(Work to complete):
Rewrite everything from "A National Audit" down to "years late, respectively." in the report on delays at the former Carillion hospital projects, swapping "collapse" for "failure".

(Page excerpt):
::::

Delays and increased costs at former Carillion projects

A National Audit Office (NAO) report published on 17 January reveals that the two PFI hospitals Carillion was building at the time of its collapse – the Royal Liverpool University Hospital, and the Midland Metropolitan Hospital – are currently due for completion over five years, and nearly four years late, respectively.

However, says the report, Investigation into the ‘rescue’ of Carillion’s PFI hospital contracts, the government has ensured that most of the increased construction costs to date have been borne by the private PFI investors and Carillion, rather than the taxpayer.

The 646-bed Royal Liverpool, originally due to open in June 2017, is now forecast for completion over five years late, in autumn 2022, with the Liverpool University Hospitals NHS Foundation Trust having not yet set an opening date. The hospital is now predicted to cost over £1 bn to build and run, compared with the original £746 m – of which the taxpayer is expected to pay £739 m, a 1% reduction from the amount originally planned.

The 669-bed Midland Metropolitan, which was set to open in October 2018, should now open in July 2022, and cost at least £988 million to build and run – over £300 m more than the original £686 m – of which taxpayers are expected to pay £709 m, 3% up on the original figure. To date, shareholders, investors, insurers, and Carillion have lost ‘at least £603 m’ on the construction of both projects.

The full extent of construction problems at Royal Liverpool began emerging after Carillion collapsed, and during 2018. The new construction contractor has had to strip out three floors and start major work to reinforce the structure with steelwork and additional reinforced concrete.

The Department of Health & Social Care (DHSC) paid £42 m in compensation to the Royal Liverpool’s investors to terminate the PFI contract, which required the Trust to pay compensation to the PFI company’s lenders, based largely on the estimated completion cost, before that actual cost was known. The NAO says that, had the Department and Trust better understood this cost, ‘they may not have paid anything to the lenders’.

The new suppliers for both the Trusts were chosen without competition. After the termination of the PFI contract, the Liverpool Trust agreed contracts with several new suppliers without a public procurement process so as to restart the Liverpool project without further delay, The Sandwell and West Birmingham Hospitals NHS Trust ran a 15-month-long public procurement for the contract to complete Midland Metropolitan, attracting just a single viable bidder.

The NAO says ‘there are significant risks of further delays and added costs’ at the hospitals, although ‘their situations are different’. Both Trusts are now directly managing the contracts with new construction firms. At Midland Metropolitan, the Sandwell Trust has negotiated a ‘target price’ for work by Balfour Beatty. The NAO maintains that ‘prices should not rise unless the Trust changes the project’s scope or there are unforeseen problems with Carillion’s work’. At the Royal Liverpool, new main contractor, Laing O’Rourke, ‘has no contractual incentives to control costs.’ NHS England and NHS Improvement have worked with the Liverpool Trust ‘to develop additional oversight arrangements’ – such as using an independent construction consultancy ‘to advise on the appropriateness of costs’.

::::

(Source material):
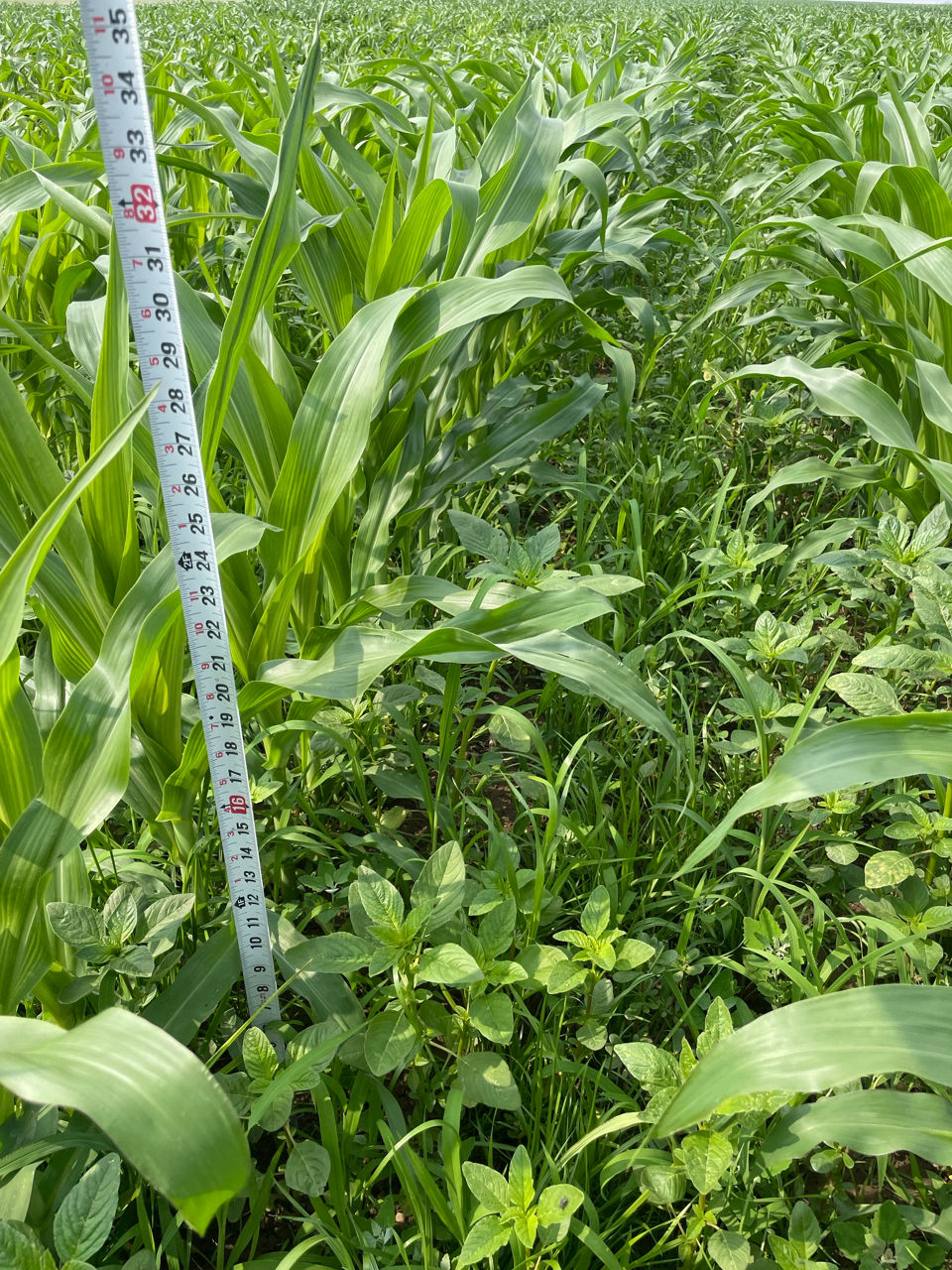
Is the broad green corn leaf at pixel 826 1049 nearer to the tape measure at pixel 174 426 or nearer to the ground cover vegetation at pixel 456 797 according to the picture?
the ground cover vegetation at pixel 456 797

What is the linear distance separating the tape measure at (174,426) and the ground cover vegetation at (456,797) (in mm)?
58

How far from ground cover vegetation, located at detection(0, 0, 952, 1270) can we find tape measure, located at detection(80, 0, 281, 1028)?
58mm

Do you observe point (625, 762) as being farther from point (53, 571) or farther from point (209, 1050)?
point (53, 571)

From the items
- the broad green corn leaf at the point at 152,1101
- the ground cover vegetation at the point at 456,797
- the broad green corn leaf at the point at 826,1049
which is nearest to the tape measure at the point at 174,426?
the ground cover vegetation at the point at 456,797

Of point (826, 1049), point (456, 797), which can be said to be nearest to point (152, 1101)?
point (826, 1049)

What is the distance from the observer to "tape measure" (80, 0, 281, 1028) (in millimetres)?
517

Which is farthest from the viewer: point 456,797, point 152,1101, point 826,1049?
point 456,797

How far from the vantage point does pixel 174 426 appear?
1.96 ft

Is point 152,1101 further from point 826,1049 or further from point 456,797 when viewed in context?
point 456,797

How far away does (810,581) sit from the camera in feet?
4.99

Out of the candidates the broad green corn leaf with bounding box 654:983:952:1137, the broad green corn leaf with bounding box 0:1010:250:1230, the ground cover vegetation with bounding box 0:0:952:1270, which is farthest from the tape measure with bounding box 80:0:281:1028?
the broad green corn leaf with bounding box 654:983:952:1137

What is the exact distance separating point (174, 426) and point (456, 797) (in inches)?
27.6

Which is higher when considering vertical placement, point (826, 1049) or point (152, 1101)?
point (152, 1101)

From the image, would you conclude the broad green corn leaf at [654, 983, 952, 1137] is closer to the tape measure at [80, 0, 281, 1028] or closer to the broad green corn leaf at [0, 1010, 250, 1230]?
the broad green corn leaf at [0, 1010, 250, 1230]
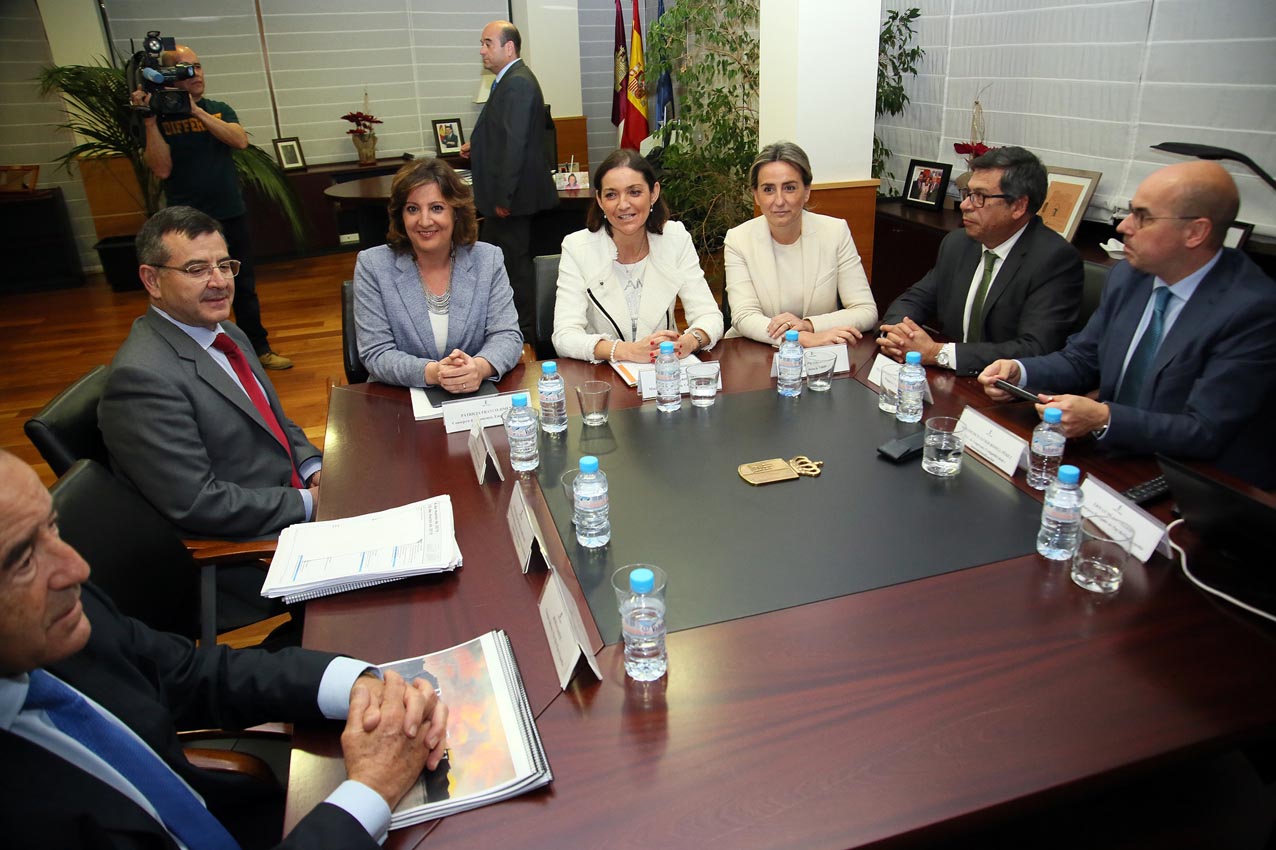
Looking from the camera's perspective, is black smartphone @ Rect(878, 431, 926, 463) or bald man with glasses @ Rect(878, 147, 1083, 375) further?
bald man with glasses @ Rect(878, 147, 1083, 375)

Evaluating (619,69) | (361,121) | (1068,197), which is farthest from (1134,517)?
(361,121)

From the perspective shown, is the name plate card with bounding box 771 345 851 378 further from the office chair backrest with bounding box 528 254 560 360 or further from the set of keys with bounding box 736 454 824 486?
the office chair backrest with bounding box 528 254 560 360

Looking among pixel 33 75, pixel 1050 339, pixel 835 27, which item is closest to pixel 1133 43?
pixel 835 27

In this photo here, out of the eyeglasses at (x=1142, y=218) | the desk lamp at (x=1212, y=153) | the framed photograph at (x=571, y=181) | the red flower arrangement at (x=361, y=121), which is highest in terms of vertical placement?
the red flower arrangement at (x=361, y=121)

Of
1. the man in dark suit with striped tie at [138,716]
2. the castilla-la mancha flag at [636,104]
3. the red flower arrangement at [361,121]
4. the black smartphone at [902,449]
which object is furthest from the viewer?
the red flower arrangement at [361,121]

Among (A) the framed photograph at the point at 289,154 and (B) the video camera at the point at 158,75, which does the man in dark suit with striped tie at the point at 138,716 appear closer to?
(B) the video camera at the point at 158,75

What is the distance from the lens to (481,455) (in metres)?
1.73

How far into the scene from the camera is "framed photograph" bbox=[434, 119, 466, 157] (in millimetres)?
7363

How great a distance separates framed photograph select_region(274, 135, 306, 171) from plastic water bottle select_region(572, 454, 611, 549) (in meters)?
6.64

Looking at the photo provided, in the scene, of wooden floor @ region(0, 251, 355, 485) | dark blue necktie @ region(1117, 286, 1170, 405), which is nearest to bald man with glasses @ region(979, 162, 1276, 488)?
dark blue necktie @ region(1117, 286, 1170, 405)

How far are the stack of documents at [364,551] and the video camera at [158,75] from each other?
11.7 feet

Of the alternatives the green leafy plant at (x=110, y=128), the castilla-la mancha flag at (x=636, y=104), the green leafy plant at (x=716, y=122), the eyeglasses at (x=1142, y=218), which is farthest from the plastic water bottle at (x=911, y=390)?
the green leafy plant at (x=110, y=128)

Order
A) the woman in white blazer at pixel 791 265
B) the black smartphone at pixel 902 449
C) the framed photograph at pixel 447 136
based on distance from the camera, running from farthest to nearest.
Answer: the framed photograph at pixel 447 136 < the woman in white blazer at pixel 791 265 < the black smartphone at pixel 902 449

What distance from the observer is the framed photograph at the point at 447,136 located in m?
7.36
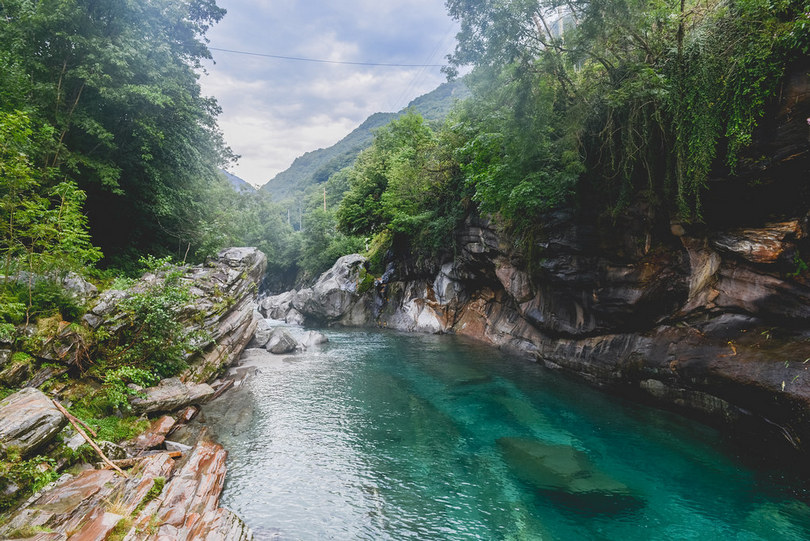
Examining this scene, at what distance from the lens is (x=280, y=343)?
18.9 metres

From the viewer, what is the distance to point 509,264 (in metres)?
18.1

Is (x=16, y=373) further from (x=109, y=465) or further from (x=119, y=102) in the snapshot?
(x=119, y=102)

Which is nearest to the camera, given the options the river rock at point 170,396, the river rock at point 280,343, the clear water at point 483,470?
the clear water at point 483,470

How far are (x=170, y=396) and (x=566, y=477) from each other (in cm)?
993

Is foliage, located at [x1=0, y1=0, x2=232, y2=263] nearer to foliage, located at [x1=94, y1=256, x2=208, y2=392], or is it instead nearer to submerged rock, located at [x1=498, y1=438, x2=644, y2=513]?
foliage, located at [x1=94, y1=256, x2=208, y2=392]

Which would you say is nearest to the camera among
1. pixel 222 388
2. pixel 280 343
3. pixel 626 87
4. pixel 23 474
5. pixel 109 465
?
pixel 23 474

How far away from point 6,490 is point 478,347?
17.3m

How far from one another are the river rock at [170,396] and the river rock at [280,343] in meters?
7.26

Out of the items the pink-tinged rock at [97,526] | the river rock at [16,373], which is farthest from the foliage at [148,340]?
the pink-tinged rock at [97,526]

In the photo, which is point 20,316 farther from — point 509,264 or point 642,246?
point 509,264

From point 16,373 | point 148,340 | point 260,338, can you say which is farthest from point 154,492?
point 260,338

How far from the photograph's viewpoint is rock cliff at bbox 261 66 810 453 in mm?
7691

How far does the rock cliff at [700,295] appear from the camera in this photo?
769 cm

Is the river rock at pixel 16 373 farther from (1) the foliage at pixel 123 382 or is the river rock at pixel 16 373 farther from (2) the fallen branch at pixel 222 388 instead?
(2) the fallen branch at pixel 222 388
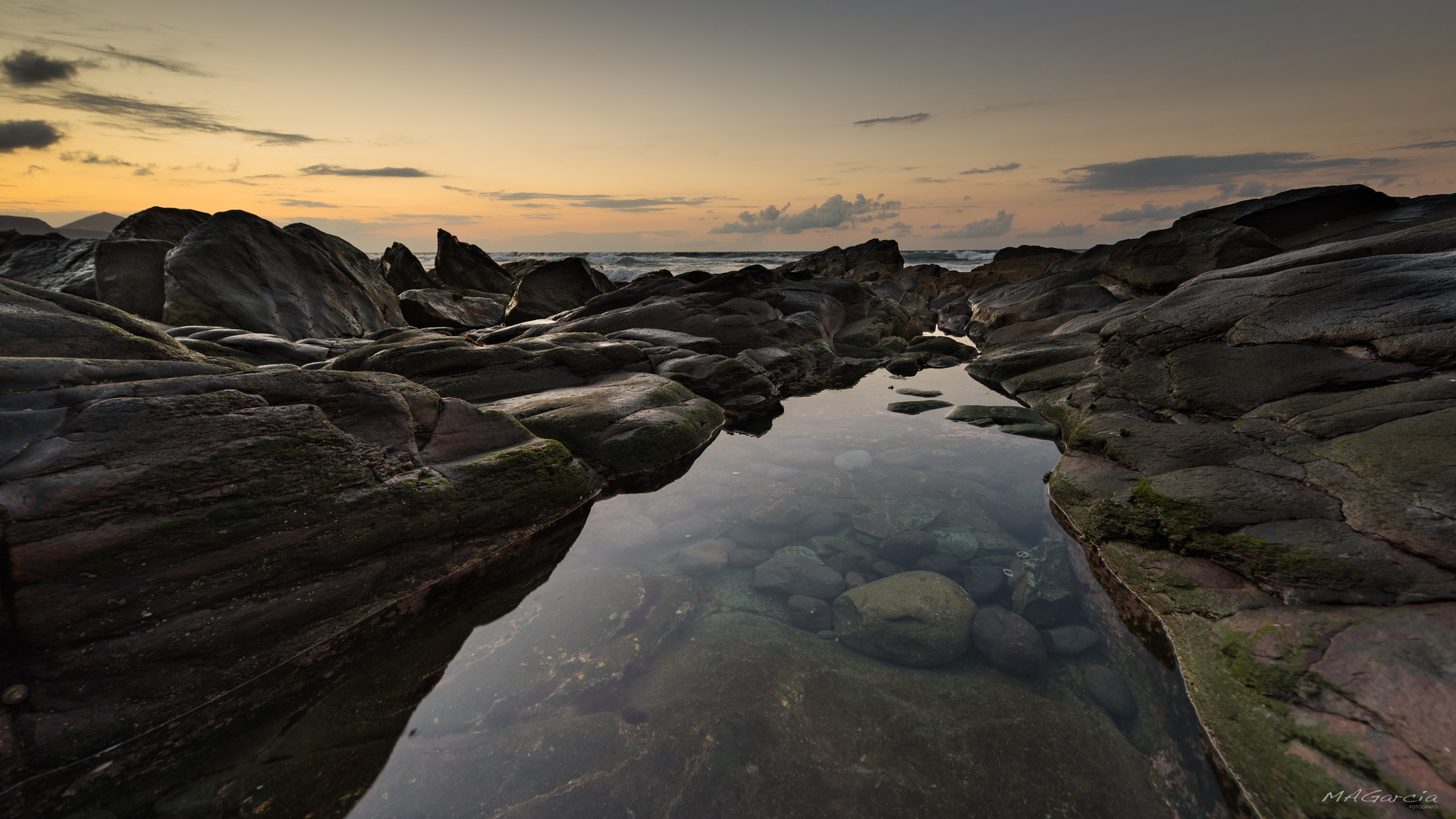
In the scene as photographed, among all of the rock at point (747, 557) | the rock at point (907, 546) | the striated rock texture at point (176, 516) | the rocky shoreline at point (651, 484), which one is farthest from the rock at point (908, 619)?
the striated rock texture at point (176, 516)

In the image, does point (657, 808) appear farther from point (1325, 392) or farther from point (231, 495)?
point (1325, 392)

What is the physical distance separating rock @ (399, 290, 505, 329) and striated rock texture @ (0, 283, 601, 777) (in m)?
18.3

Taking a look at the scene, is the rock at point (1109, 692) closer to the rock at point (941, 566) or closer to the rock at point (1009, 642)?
the rock at point (1009, 642)

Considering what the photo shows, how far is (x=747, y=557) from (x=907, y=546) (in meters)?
2.49

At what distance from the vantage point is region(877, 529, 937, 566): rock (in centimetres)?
792

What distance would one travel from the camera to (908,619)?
6.39 m

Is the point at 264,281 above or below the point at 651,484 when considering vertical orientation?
above

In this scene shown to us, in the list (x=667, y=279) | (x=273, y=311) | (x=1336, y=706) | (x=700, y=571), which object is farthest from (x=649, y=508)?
(x=667, y=279)

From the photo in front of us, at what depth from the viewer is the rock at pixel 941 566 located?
7477 millimetres

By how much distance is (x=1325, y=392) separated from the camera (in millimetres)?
7734

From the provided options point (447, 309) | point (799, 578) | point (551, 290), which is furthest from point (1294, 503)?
point (447, 309)

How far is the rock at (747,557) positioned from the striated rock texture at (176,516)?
3567 mm

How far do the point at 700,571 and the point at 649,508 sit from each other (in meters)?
2.32

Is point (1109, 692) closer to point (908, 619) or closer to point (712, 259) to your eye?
point (908, 619)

::::

(Answer section):
A National Audit Office (NAO) report published on 17 January reveals that the two PFI hospitals Carillion was building at the time of its failure – the Royal Liverpool University Hospital, and the Midland Metropolitan Hospital – are currently due for completion over five years, and nearly four years late, respectively.